Effect of two culture media on Pinus taeda shoots elongation
1Luciana Paula Imbrogno,1Fernando Niella, 1Patricia Rocha, 2Rafael G. Kosky
1Facultad
de Forestales. Universidad Nacional de Misiones. Posadas, Misiones, Argentina.
2Instituto
de Biotecnología de las Plantas. Universidad Central Marta Abreu de Las
Villas. Carretera a Camajuaní km 5.5. Santa Clara, Villa Clara, Cuba.
CP 54830. e-mail: kosky@ibp.co.cu
RESUMEN
Pinus taeda L. es una especie forestal de gran importancia a nivel internacional y en la Argentina. Las técnicas biotecnológicas puede constituir una alternativa para la propagación de esta especie, así como para la obtención de plantas madre. El objetivo de este trabajo fue lograr una adecuada elongación de los brotes in vitro antes de pasar a la fase de enraizamiento. A partir de plantas madre aclimatizadas fueron obtenidos brotes que se desinfectaron para su establecimiento in vitro. Se estudiaron dos tipos de medios de cultivo basal DCR y WV5. Los mejores resultados se alcanzaron con el empleo de las sales WV5 con 0.5% de carbón activado y 0.01 mg l-1 de ANA. Los brotes fueron vigorosos y mayores de 40.0 mm de longitud.

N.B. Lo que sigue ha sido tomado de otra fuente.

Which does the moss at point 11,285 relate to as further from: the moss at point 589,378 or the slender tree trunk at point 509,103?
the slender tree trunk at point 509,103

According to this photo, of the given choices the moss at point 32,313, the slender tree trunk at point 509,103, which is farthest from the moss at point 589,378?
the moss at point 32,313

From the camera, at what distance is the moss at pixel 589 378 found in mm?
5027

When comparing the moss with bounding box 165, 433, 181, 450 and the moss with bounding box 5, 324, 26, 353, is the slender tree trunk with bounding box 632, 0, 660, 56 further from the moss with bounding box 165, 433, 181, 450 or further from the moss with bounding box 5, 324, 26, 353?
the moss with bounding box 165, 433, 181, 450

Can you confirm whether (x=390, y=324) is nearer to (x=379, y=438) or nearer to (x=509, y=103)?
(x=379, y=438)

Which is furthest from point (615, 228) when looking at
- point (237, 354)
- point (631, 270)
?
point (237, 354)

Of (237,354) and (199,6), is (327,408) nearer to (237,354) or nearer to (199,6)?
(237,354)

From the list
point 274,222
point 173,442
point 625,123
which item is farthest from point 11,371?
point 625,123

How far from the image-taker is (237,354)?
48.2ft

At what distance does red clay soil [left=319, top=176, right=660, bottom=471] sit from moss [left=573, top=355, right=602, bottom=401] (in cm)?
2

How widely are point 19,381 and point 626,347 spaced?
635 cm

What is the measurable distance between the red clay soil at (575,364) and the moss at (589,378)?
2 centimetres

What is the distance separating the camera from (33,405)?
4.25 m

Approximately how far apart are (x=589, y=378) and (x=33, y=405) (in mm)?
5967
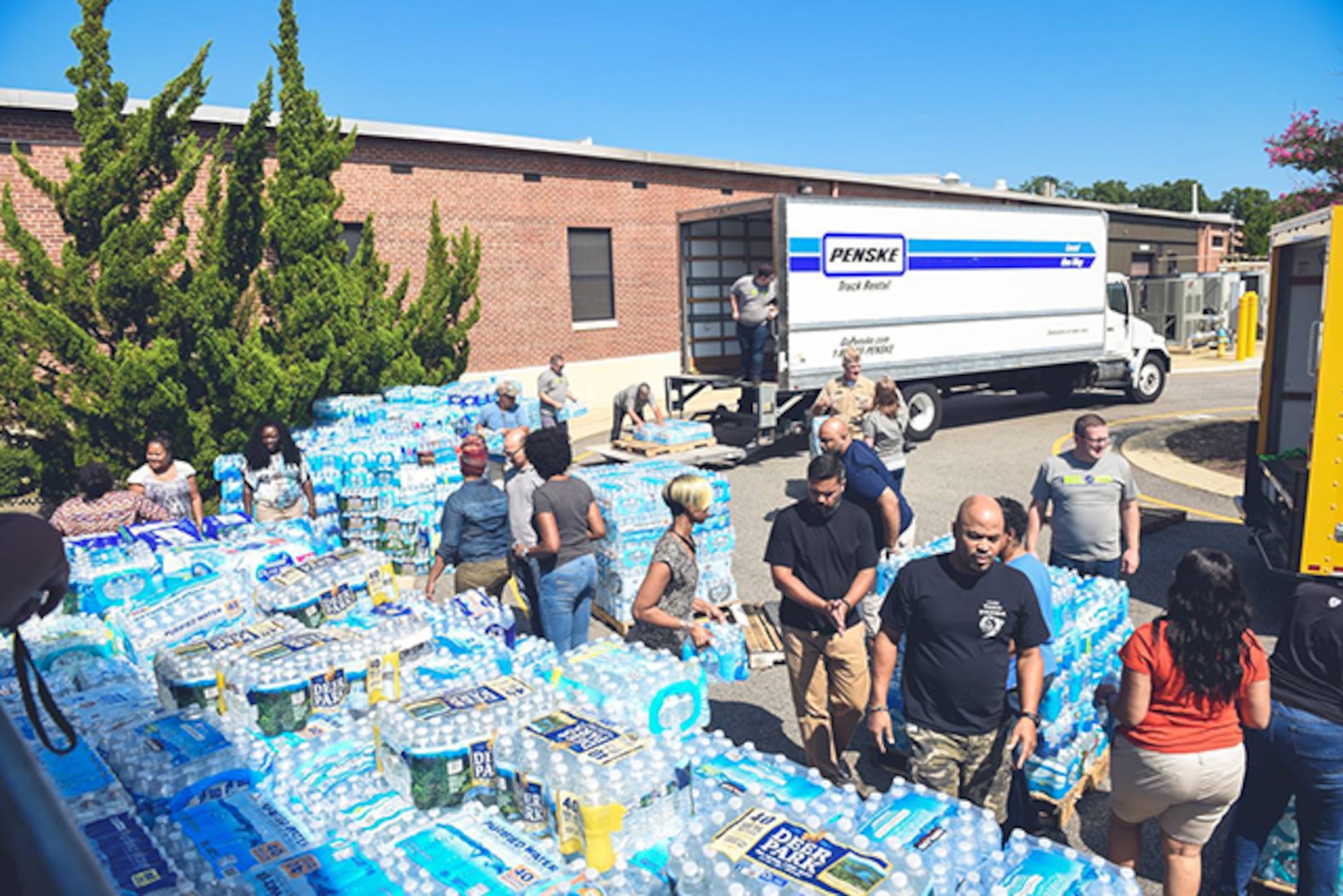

Palabras clave: forestal, micropropagación, pino
ABSTRACT
Pinus taeda L. is a forest species of great international importance and in Argentina. Biotechnological techniques can provide an alternative to propagate this species, as well as for obtaining mother plants. The aim of this study was to achieve adequate elongation of in vitro shoots before transfer to the rooting stage. The shoots were obtained from acclimatized mother plants. It was disinfected for in vitro establishment. Two types of basal culture media: WV5 and DCR were studied. The best results were achieved with the combination of the WV5 salts supplement with 0.5% activated carbon, 0.01 mg l-1 ANA to obtain vigorous and longer than 40.0 mm in length shoots.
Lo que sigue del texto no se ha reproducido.